Bischof und Kollegen deuten darauf hin, dass es fünf Gene gibt, die das Melanomrisiko beeinflussen und dass eine Person mit allen fünf Varianten etwa 8 mal häufiger Melonom entwickeln kann als eine Person mit keiner, obwohl die meisten von uns mindestens eine haben.

Cancer Research UK Direktor der Gesundheits-Informationen, Sara Hiom, sagte:

"Je mehr wir bösartiges Melanom durch Forschung wie dieses verstehen können, desto näher sollten wir das kontrollieren, was ein oft tödlicher Krebs ist."

Sie sagte, Bischof und Kollegen hätten bestätigt, was Cancer Research UK, durch seine SunSmart Kampagne bereits beraten: dass Menschen mit viel Maulwürfe und Menschen mit roten Haaren und schöne Haut, sind ein höheres Risiko, Melanom zu bekommen, und sollte besonders sorgfältig in der Sonne.

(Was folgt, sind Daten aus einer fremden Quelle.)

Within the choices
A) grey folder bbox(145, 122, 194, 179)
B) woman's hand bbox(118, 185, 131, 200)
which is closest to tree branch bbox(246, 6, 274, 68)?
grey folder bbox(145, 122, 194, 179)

Allerdings fügte sie hinzu:

"Die Forschung geht weiter und identifiziert die tatsächlichen Gene mit diesem erhöhten Risiko verbunden."

"Genom-weite Assoziation Studie identifiziert drei Loci mit Melanom Risiko verbunden."

D Timothy Bishop, Florenz Demenais, Mark M Iles, Mark Harland, John C Taylor, Eve Corda, Juliette Randerson-Moor, Joanne F Aitken, Marie-Francoise Avril, Esther Azizi, Bert Bakker, Giovanna Bianchi-Scarrà, Brigitte Bressac-de Paillerets, Donato Calista, Lisa A Cannon-Albright, Thomas Chin-A-Woeng, Tadeusz De ogonbniak, Gilli Galore-Haskel, Paola Ghiorzo, Ivo Gut, Johan Hansson, Marko Hoc Caronevar, Veronica Höiom, John L Hopper, Christian Ingvar, Peter A Kanetsky, Richard F Kefford, Maria Teresa Landi, Julie Lang, Jan Lubin acuteski, Rona Mackie, Josep Malvehy, Graham J Mann, Nicholas G Martin, Grant W Montgomery, Frans A van Nieuwpoort, Srdjan Novakovic, Håkan Olsson, Susana Puig, Marian Weiss, Wilbert van Workum, Diana Zelenika, Kevin M Brown, Alisa M Goldstein, Elizabeth M Gillanders, Anne Boland, Pilar Galan, David E Elder, Nelleke A Gruis, Nicholas K Hayward, G Mark Lathrop, Jennifer H Barrett & Julia Ein Newton Bischof.

Naturgenetik , Veröffentlicht online: 05. Juli 2009

Doi: 10.1038 / ng.411

Zusätzliche Quelle: Universität Leeds.